KillerLuke Hunter hid in plain sight.
For nearly 15 years on the run, Hunter kept his dark secret from fellow members in the polygamist sect, The Jesus Group.
No-one suspected he was Queensland’s most wanted criminal, a convicted killer, heroin junkie, and jail escapee. Hunter loved his new life.
He found freedom in the free love, open sex, and spiritual order of the reclusive and polygamist Jesus Group.
The “cold-blooded assassin” lived a model and blameless life. He grasped the teachings of his religious guru.
Hunter became a convert to the ancient order of an Aramaic religious sect — lived on a communal farm, tended orchards, fixed tractors, and joined the call to prayer sounded by the blowing of a ram’s horn.

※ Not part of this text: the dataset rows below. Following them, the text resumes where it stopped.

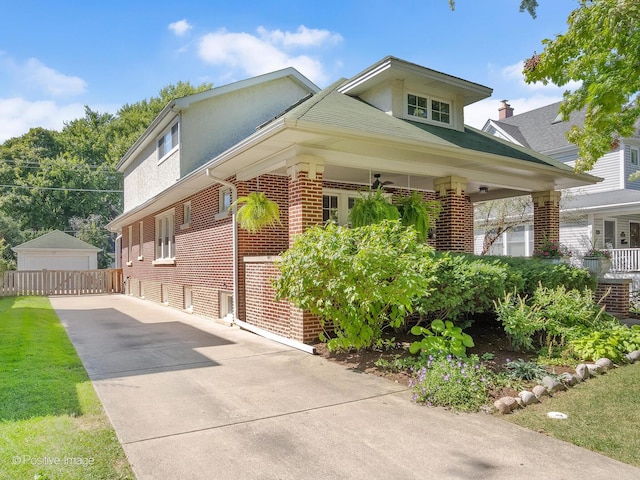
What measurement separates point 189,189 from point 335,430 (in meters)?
9.16

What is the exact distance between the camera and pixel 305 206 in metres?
7.61

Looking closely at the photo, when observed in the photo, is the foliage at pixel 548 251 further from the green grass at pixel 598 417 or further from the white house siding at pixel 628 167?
the white house siding at pixel 628 167

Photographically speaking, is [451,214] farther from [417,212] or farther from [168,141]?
[168,141]

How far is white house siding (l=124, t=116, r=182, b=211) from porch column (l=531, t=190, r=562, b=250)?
10130 mm

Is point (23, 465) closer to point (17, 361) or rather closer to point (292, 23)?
point (17, 361)

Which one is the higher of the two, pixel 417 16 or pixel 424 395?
pixel 417 16

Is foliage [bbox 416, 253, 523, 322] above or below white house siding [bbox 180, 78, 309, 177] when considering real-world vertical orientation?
below

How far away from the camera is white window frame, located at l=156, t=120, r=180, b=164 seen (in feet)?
44.4

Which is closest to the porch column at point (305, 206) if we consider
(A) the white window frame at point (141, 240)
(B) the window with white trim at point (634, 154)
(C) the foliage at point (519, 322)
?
(C) the foliage at point (519, 322)

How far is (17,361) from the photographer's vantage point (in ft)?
20.8

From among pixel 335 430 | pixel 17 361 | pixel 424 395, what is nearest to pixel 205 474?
pixel 335 430

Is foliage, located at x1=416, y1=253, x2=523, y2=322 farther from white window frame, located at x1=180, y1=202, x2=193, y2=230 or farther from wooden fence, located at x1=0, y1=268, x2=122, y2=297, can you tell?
wooden fence, located at x1=0, y1=268, x2=122, y2=297

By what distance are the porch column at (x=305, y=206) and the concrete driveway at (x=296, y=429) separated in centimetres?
71

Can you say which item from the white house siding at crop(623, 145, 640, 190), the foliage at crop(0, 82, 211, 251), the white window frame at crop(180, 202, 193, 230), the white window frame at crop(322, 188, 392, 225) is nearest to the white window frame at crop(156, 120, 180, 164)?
the white window frame at crop(180, 202, 193, 230)
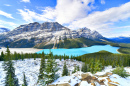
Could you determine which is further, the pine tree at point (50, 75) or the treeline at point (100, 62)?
the treeline at point (100, 62)

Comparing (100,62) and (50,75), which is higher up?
(50,75)

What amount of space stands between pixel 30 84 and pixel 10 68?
2099 cm

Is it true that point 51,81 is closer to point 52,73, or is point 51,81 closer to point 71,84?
point 52,73

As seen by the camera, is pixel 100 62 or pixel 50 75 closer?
pixel 50 75

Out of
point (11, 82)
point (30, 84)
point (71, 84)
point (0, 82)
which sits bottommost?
point (30, 84)

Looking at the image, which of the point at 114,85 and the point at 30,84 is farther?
the point at 30,84

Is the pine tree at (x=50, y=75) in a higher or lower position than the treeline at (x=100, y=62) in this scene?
higher

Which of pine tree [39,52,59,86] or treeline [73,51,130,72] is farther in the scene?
treeline [73,51,130,72]

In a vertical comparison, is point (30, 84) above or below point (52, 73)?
below

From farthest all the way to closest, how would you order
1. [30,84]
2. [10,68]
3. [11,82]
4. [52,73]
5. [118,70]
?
[30,84], [10,68], [11,82], [118,70], [52,73]

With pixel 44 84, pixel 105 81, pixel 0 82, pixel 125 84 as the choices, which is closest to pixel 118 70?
pixel 125 84

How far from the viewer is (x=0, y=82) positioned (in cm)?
3341

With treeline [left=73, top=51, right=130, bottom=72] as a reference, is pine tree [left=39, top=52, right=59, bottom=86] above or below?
above

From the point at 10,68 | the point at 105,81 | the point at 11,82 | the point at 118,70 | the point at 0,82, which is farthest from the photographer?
the point at 0,82
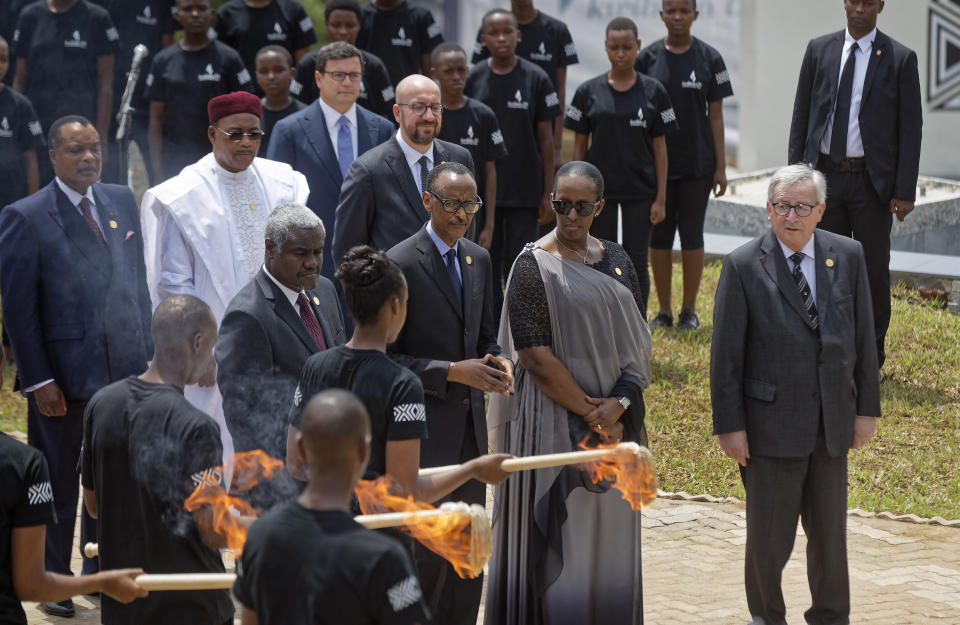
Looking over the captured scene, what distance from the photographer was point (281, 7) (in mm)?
11406

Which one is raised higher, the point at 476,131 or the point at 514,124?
the point at 514,124

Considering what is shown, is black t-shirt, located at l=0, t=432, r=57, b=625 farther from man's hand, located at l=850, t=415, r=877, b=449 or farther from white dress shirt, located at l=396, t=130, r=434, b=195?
man's hand, located at l=850, t=415, r=877, b=449

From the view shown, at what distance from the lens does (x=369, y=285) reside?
455 centimetres

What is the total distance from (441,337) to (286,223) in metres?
0.86

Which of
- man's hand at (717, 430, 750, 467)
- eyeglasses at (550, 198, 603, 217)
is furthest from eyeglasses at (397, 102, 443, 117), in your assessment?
man's hand at (717, 430, 750, 467)

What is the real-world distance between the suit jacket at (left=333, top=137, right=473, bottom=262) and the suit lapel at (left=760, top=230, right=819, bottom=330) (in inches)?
73.6

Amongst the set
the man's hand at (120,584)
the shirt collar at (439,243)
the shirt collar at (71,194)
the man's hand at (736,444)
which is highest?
the shirt collar at (71,194)

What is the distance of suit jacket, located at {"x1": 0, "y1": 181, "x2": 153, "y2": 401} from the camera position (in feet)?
22.4

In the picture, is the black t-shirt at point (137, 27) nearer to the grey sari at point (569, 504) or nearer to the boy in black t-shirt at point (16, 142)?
the boy in black t-shirt at point (16, 142)

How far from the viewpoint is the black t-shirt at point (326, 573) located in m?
3.31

He changed his name to Ashban Kadmiel. In Old Hebrew, it meant that of a Judahite who stole what was not his and was stoned to death.
A group of women, wearing headscarves, play in a barn with children in the immaculate grounds of the farm commune, at the end of a dirt track, deep in the folds of the rugged Empress Ranges in far north Queensland.
“He was a quiet, helpful, pleasant man,’’ friend Max Enfield told The Courier-Mail.
“We were innocent to his crimes, totally unaware of his shame or his secret.’’
“There was no hint of a violent past.’’
Using his new identity, Hunter also tended to the sick and infirm at the stately old wooden hospital in the historic tin mining town of Herberton, west of Cairns.
They loved him there.
The tall, freckled redhead had a “kind, warm and gentle manner”, said patients.
He’d clean them, bathe them, feed them, help lift them out of bed to sit outside in the golden sunshine.
They’d talk about the beautiful gardens he tended and kept immaculate in his job as a wardsman and groundskeeper for Queensland Health for 13 years.
If they felt unwell, he’d carry them back inside in his brawny arms, and tuck them back into bed.
When they died, he’d cry and ask God to bless their soul and support them into the afterlife.
Life. New beginnings. The End. He knew all about that.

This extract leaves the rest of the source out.